I shot my first paid wedding on August 16th, 2014. I've done 20 since and I have more booked. It is doable.
1) Website. No one is going to wander by and stumble upon your website, but you better as hell have one that looks legitimate enough so that you can direct people there. Put up a solid portfolio of other work and the one wedding you have done.
2) Gear. Get redundant if you aren't already. Minimum of 2 bodies and redundant and/or overlapping focal lengths, lights, and whatever else you need. Memory cards, batteries, a whole bunch of damn gear so that you will be able to keep shooting if stuff starts breaking. Everything breaks, be prepared.
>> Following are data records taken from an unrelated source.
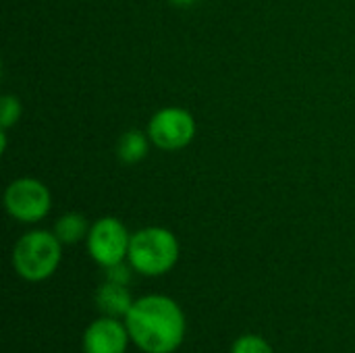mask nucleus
I'll list each match as a JSON object with an SVG mask.
<instances>
[{
  "label": "nucleus",
  "mask_w": 355,
  "mask_h": 353,
  "mask_svg": "<svg viewBox=\"0 0 355 353\" xmlns=\"http://www.w3.org/2000/svg\"><path fill=\"white\" fill-rule=\"evenodd\" d=\"M6 212L25 225L44 221L52 210V193L46 183L33 177H21L6 185L4 189Z\"/></svg>",
  "instance_id": "obj_4"
},
{
  "label": "nucleus",
  "mask_w": 355,
  "mask_h": 353,
  "mask_svg": "<svg viewBox=\"0 0 355 353\" xmlns=\"http://www.w3.org/2000/svg\"><path fill=\"white\" fill-rule=\"evenodd\" d=\"M89 223L83 214L79 212H67L54 223V235L60 239L62 246H73L79 243L81 239H87L89 233Z\"/></svg>",
  "instance_id": "obj_10"
},
{
  "label": "nucleus",
  "mask_w": 355,
  "mask_h": 353,
  "mask_svg": "<svg viewBox=\"0 0 355 353\" xmlns=\"http://www.w3.org/2000/svg\"><path fill=\"white\" fill-rule=\"evenodd\" d=\"M21 114H23L21 100L12 94H4L0 98V129L8 131L10 127H15L21 121Z\"/></svg>",
  "instance_id": "obj_11"
},
{
  "label": "nucleus",
  "mask_w": 355,
  "mask_h": 353,
  "mask_svg": "<svg viewBox=\"0 0 355 353\" xmlns=\"http://www.w3.org/2000/svg\"><path fill=\"white\" fill-rule=\"evenodd\" d=\"M129 331L119 318L104 316L94 320L83 333V352L85 353H125L129 343Z\"/></svg>",
  "instance_id": "obj_7"
},
{
  "label": "nucleus",
  "mask_w": 355,
  "mask_h": 353,
  "mask_svg": "<svg viewBox=\"0 0 355 353\" xmlns=\"http://www.w3.org/2000/svg\"><path fill=\"white\" fill-rule=\"evenodd\" d=\"M131 268L146 277L166 275L179 260V241L164 227H146L131 235L129 256Z\"/></svg>",
  "instance_id": "obj_3"
},
{
  "label": "nucleus",
  "mask_w": 355,
  "mask_h": 353,
  "mask_svg": "<svg viewBox=\"0 0 355 353\" xmlns=\"http://www.w3.org/2000/svg\"><path fill=\"white\" fill-rule=\"evenodd\" d=\"M85 241H87V252L92 260L100 264L102 268H108L127 260L131 233L119 218L102 216L89 227Z\"/></svg>",
  "instance_id": "obj_6"
},
{
  "label": "nucleus",
  "mask_w": 355,
  "mask_h": 353,
  "mask_svg": "<svg viewBox=\"0 0 355 353\" xmlns=\"http://www.w3.org/2000/svg\"><path fill=\"white\" fill-rule=\"evenodd\" d=\"M231 353H275L272 347L266 343V339L258 337V335H243L233 343V352Z\"/></svg>",
  "instance_id": "obj_12"
},
{
  "label": "nucleus",
  "mask_w": 355,
  "mask_h": 353,
  "mask_svg": "<svg viewBox=\"0 0 355 353\" xmlns=\"http://www.w3.org/2000/svg\"><path fill=\"white\" fill-rule=\"evenodd\" d=\"M129 266H131V264H129ZM129 266H125V262L114 264V266H108V268H106V281H112V283H119V285H127L129 279H131Z\"/></svg>",
  "instance_id": "obj_13"
},
{
  "label": "nucleus",
  "mask_w": 355,
  "mask_h": 353,
  "mask_svg": "<svg viewBox=\"0 0 355 353\" xmlns=\"http://www.w3.org/2000/svg\"><path fill=\"white\" fill-rule=\"evenodd\" d=\"M96 304H98V308L106 316H112V318H121L123 316L125 318L127 312L133 306V300H131V293H129L127 285H119V283L106 281L96 291Z\"/></svg>",
  "instance_id": "obj_8"
},
{
  "label": "nucleus",
  "mask_w": 355,
  "mask_h": 353,
  "mask_svg": "<svg viewBox=\"0 0 355 353\" xmlns=\"http://www.w3.org/2000/svg\"><path fill=\"white\" fill-rule=\"evenodd\" d=\"M146 131L154 148L162 152H179L193 141L198 125L189 110L181 106H166L152 114Z\"/></svg>",
  "instance_id": "obj_5"
},
{
  "label": "nucleus",
  "mask_w": 355,
  "mask_h": 353,
  "mask_svg": "<svg viewBox=\"0 0 355 353\" xmlns=\"http://www.w3.org/2000/svg\"><path fill=\"white\" fill-rule=\"evenodd\" d=\"M125 327L133 343L146 353H173L185 337L183 310L164 295L135 300L125 316Z\"/></svg>",
  "instance_id": "obj_1"
},
{
  "label": "nucleus",
  "mask_w": 355,
  "mask_h": 353,
  "mask_svg": "<svg viewBox=\"0 0 355 353\" xmlns=\"http://www.w3.org/2000/svg\"><path fill=\"white\" fill-rule=\"evenodd\" d=\"M198 0H171V4L173 6H177V8H189V6H193Z\"/></svg>",
  "instance_id": "obj_14"
},
{
  "label": "nucleus",
  "mask_w": 355,
  "mask_h": 353,
  "mask_svg": "<svg viewBox=\"0 0 355 353\" xmlns=\"http://www.w3.org/2000/svg\"><path fill=\"white\" fill-rule=\"evenodd\" d=\"M150 146H152V141H150L148 131L129 129L116 141V158L123 164H137L148 156Z\"/></svg>",
  "instance_id": "obj_9"
},
{
  "label": "nucleus",
  "mask_w": 355,
  "mask_h": 353,
  "mask_svg": "<svg viewBox=\"0 0 355 353\" xmlns=\"http://www.w3.org/2000/svg\"><path fill=\"white\" fill-rule=\"evenodd\" d=\"M62 258V243L54 231L35 229L25 233L12 248V268L29 283L50 279Z\"/></svg>",
  "instance_id": "obj_2"
}]
</instances>
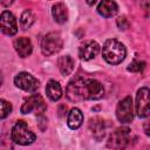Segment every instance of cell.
Listing matches in <instances>:
<instances>
[{"label": "cell", "instance_id": "2e32d148", "mask_svg": "<svg viewBox=\"0 0 150 150\" xmlns=\"http://www.w3.org/2000/svg\"><path fill=\"white\" fill-rule=\"evenodd\" d=\"M82 122H83V115H82L81 110L79 108H73L68 114V118H67L68 127L70 129L75 130L82 125Z\"/></svg>", "mask_w": 150, "mask_h": 150}, {"label": "cell", "instance_id": "277c9868", "mask_svg": "<svg viewBox=\"0 0 150 150\" xmlns=\"http://www.w3.org/2000/svg\"><path fill=\"white\" fill-rule=\"evenodd\" d=\"M63 46L62 38L57 32H50L41 41V52L46 56H50L61 50Z\"/></svg>", "mask_w": 150, "mask_h": 150}, {"label": "cell", "instance_id": "6da1fadb", "mask_svg": "<svg viewBox=\"0 0 150 150\" xmlns=\"http://www.w3.org/2000/svg\"><path fill=\"white\" fill-rule=\"evenodd\" d=\"M103 84L95 79H84L77 76L73 79L66 89V95L69 101L79 102L83 100H98L103 96Z\"/></svg>", "mask_w": 150, "mask_h": 150}, {"label": "cell", "instance_id": "5bb4252c", "mask_svg": "<svg viewBox=\"0 0 150 150\" xmlns=\"http://www.w3.org/2000/svg\"><path fill=\"white\" fill-rule=\"evenodd\" d=\"M97 12L100 15H102L103 18H111L114 15L117 14L118 12V6L115 1H110V0H104L101 1L97 6Z\"/></svg>", "mask_w": 150, "mask_h": 150}, {"label": "cell", "instance_id": "7402d4cb", "mask_svg": "<svg viewBox=\"0 0 150 150\" xmlns=\"http://www.w3.org/2000/svg\"><path fill=\"white\" fill-rule=\"evenodd\" d=\"M13 139L12 138H7L5 136H2L1 138V145H0V150H13Z\"/></svg>", "mask_w": 150, "mask_h": 150}, {"label": "cell", "instance_id": "e0dca14e", "mask_svg": "<svg viewBox=\"0 0 150 150\" xmlns=\"http://www.w3.org/2000/svg\"><path fill=\"white\" fill-rule=\"evenodd\" d=\"M46 94L52 101L60 100L61 96H62V87H61V84L55 80H50L46 86Z\"/></svg>", "mask_w": 150, "mask_h": 150}, {"label": "cell", "instance_id": "d6986e66", "mask_svg": "<svg viewBox=\"0 0 150 150\" xmlns=\"http://www.w3.org/2000/svg\"><path fill=\"white\" fill-rule=\"evenodd\" d=\"M35 21V15L30 9H26L22 12L21 16H20V26L23 30L30 28V26L34 23Z\"/></svg>", "mask_w": 150, "mask_h": 150}, {"label": "cell", "instance_id": "44dd1931", "mask_svg": "<svg viewBox=\"0 0 150 150\" xmlns=\"http://www.w3.org/2000/svg\"><path fill=\"white\" fill-rule=\"evenodd\" d=\"M145 67V62L144 61H139V60H134L129 66H128V70L129 71H134V73H139L144 69Z\"/></svg>", "mask_w": 150, "mask_h": 150}, {"label": "cell", "instance_id": "ffe728a7", "mask_svg": "<svg viewBox=\"0 0 150 150\" xmlns=\"http://www.w3.org/2000/svg\"><path fill=\"white\" fill-rule=\"evenodd\" d=\"M12 111V104L9 102H7L6 100L1 98L0 100V117L1 118H6Z\"/></svg>", "mask_w": 150, "mask_h": 150}, {"label": "cell", "instance_id": "4fadbf2b", "mask_svg": "<svg viewBox=\"0 0 150 150\" xmlns=\"http://www.w3.org/2000/svg\"><path fill=\"white\" fill-rule=\"evenodd\" d=\"M89 130L96 141H102V138L105 135V122L101 117L90 118Z\"/></svg>", "mask_w": 150, "mask_h": 150}, {"label": "cell", "instance_id": "52a82bcc", "mask_svg": "<svg viewBox=\"0 0 150 150\" xmlns=\"http://www.w3.org/2000/svg\"><path fill=\"white\" fill-rule=\"evenodd\" d=\"M47 109L46 102L42 98L40 94H33L28 98H26L21 105V112L22 114H30L35 111L36 114L41 115Z\"/></svg>", "mask_w": 150, "mask_h": 150}, {"label": "cell", "instance_id": "603a6c76", "mask_svg": "<svg viewBox=\"0 0 150 150\" xmlns=\"http://www.w3.org/2000/svg\"><path fill=\"white\" fill-rule=\"evenodd\" d=\"M116 23H117V27H118L121 30H125V29L129 27V21H128V19H127L125 16H120V18L117 19Z\"/></svg>", "mask_w": 150, "mask_h": 150}, {"label": "cell", "instance_id": "7a4b0ae2", "mask_svg": "<svg viewBox=\"0 0 150 150\" xmlns=\"http://www.w3.org/2000/svg\"><path fill=\"white\" fill-rule=\"evenodd\" d=\"M127 55V49L122 42L115 39H109L102 47V56L109 64L121 63Z\"/></svg>", "mask_w": 150, "mask_h": 150}, {"label": "cell", "instance_id": "9a60e30c", "mask_svg": "<svg viewBox=\"0 0 150 150\" xmlns=\"http://www.w3.org/2000/svg\"><path fill=\"white\" fill-rule=\"evenodd\" d=\"M52 15L57 23H64L68 20V11L63 2H56L52 7Z\"/></svg>", "mask_w": 150, "mask_h": 150}, {"label": "cell", "instance_id": "5b68a950", "mask_svg": "<svg viewBox=\"0 0 150 150\" xmlns=\"http://www.w3.org/2000/svg\"><path fill=\"white\" fill-rule=\"evenodd\" d=\"M130 141V130L127 127L117 128L108 138V148L111 150H124Z\"/></svg>", "mask_w": 150, "mask_h": 150}, {"label": "cell", "instance_id": "8fae6325", "mask_svg": "<svg viewBox=\"0 0 150 150\" xmlns=\"http://www.w3.org/2000/svg\"><path fill=\"white\" fill-rule=\"evenodd\" d=\"M100 52V45L94 41V40H89L86 41L79 49V56L84 60V61H89L91 59H94Z\"/></svg>", "mask_w": 150, "mask_h": 150}, {"label": "cell", "instance_id": "9c48e42d", "mask_svg": "<svg viewBox=\"0 0 150 150\" xmlns=\"http://www.w3.org/2000/svg\"><path fill=\"white\" fill-rule=\"evenodd\" d=\"M14 84L18 88H20L25 91H29V93H33V91L38 90V88L40 86L38 79H35L32 74H29L27 71L19 73L14 77Z\"/></svg>", "mask_w": 150, "mask_h": 150}, {"label": "cell", "instance_id": "7c38bea8", "mask_svg": "<svg viewBox=\"0 0 150 150\" xmlns=\"http://www.w3.org/2000/svg\"><path fill=\"white\" fill-rule=\"evenodd\" d=\"M13 46H14L15 52L21 57H27L28 55L32 54L33 45H32V41L28 38H26V36H21V38L15 39Z\"/></svg>", "mask_w": 150, "mask_h": 150}, {"label": "cell", "instance_id": "8992f818", "mask_svg": "<svg viewBox=\"0 0 150 150\" xmlns=\"http://www.w3.org/2000/svg\"><path fill=\"white\" fill-rule=\"evenodd\" d=\"M136 114L141 118H145L150 116V89L143 87L138 89L136 94Z\"/></svg>", "mask_w": 150, "mask_h": 150}, {"label": "cell", "instance_id": "ac0fdd59", "mask_svg": "<svg viewBox=\"0 0 150 150\" xmlns=\"http://www.w3.org/2000/svg\"><path fill=\"white\" fill-rule=\"evenodd\" d=\"M57 67L62 75H69L74 69V60L69 55L60 56L57 60Z\"/></svg>", "mask_w": 150, "mask_h": 150}, {"label": "cell", "instance_id": "ba28073f", "mask_svg": "<svg viewBox=\"0 0 150 150\" xmlns=\"http://www.w3.org/2000/svg\"><path fill=\"white\" fill-rule=\"evenodd\" d=\"M116 117L121 123H130L134 118V103L130 96L121 100L116 107Z\"/></svg>", "mask_w": 150, "mask_h": 150}, {"label": "cell", "instance_id": "cb8c5ba5", "mask_svg": "<svg viewBox=\"0 0 150 150\" xmlns=\"http://www.w3.org/2000/svg\"><path fill=\"white\" fill-rule=\"evenodd\" d=\"M143 131L146 136H150V118L143 123Z\"/></svg>", "mask_w": 150, "mask_h": 150}, {"label": "cell", "instance_id": "30bf717a", "mask_svg": "<svg viewBox=\"0 0 150 150\" xmlns=\"http://www.w3.org/2000/svg\"><path fill=\"white\" fill-rule=\"evenodd\" d=\"M0 28L6 35H15L18 32V23L15 16L9 11H4L0 15Z\"/></svg>", "mask_w": 150, "mask_h": 150}, {"label": "cell", "instance_id": "3957f363", "mask_svg": "<svg viewBox=\"0 0 150 150\" xmlns=\"http://www.w3.org/2000/svg\"><path fill=\"white\" fill-rule=\"evenodd\" d=\"M11 138L19 145H29L35 141L36 136L25 121H18L11 131Z\"/></svg>", "mask_w": 150, "mask_h": 150}]
</instances>
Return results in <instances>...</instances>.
3) Be humble and honest. Anyone hiring you is taking a chance, as was mentioned above. Be upfront with your limited wedding experience, while also drawing attention to your other related work. Under promise, over deliver. Maybe you'll get lucky and find an attractive couple who spent everything on venue, flowers, and dress and doesn't care too much about photos. Everyone else cringes at the thought, but they are your best friend.
4) Finding clients. This was challenging for me as I took on shooting weddings at the same time I was moving 1500 miles. I booked almost 2 dozen weddings from 1500 miles away on the internet. Like you, I had just one small wedding that I had shot the previous year on a website that I had just built, along with some family and other work. I found maybe 2 couples on Craig's List. In my experience, CL just feels a little too sketchy for most brides, no matter how low their budget is. I used Thumbtack to find the rest of the clients (www.thumbtack.com). It is a service that is free to use for customers. They enter some details about what they are looking for (location, date, size, budget range, etc). As a provider on Thumbtack, you register your location and service radius and what you do. I get emails all day long for photo jobs within a 150 mile radius. I mainly do weddings because they are what fits best with the time I have available. You get an email for every request in your area and you a small fee to send bids to whichever ones you like.
5) Other options - So maybe people aren't ready to have you a second shooter, perhaps you can tag along as an unpaid 3rd? That may not pan out either, but it is another thought. Also, everyone and their mom runs a photo workshop anymore. Perhaps you could find one in your area that is a wedding workshop with models. That would give you an opportunity to shoot models and gets some knowledge along the way (as long as the workshop allows images to be used for portfolio).
6) Read everything you can. There are a lot of generous folks on the forum here who have shared tons of invaluable experience. Read the sticky threads at the top. Yeah, they are long. They are also full of critical knowledge that will help you out. I am an occasional poster here, but I read almost everything.
Don't give up, it is possible. I'm still very new to this as well.